Data for processing:
======
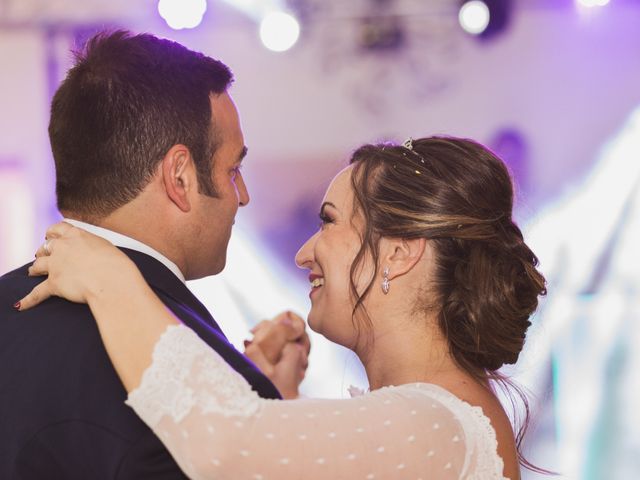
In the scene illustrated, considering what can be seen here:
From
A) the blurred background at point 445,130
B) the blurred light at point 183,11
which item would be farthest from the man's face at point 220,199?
======
Problem requirements: Rewrite the text of the items above as a numbered list, one line per entry, skipping blank lines and leaving out the pictures.

Full solution:
1. In the scene illustrated, considering what can be seen here:
2. From
3. A) the blurred background at point 445,130
4. B) the blurred light at point 183,11
5. which item would be farthest from the man's face at point 220,199?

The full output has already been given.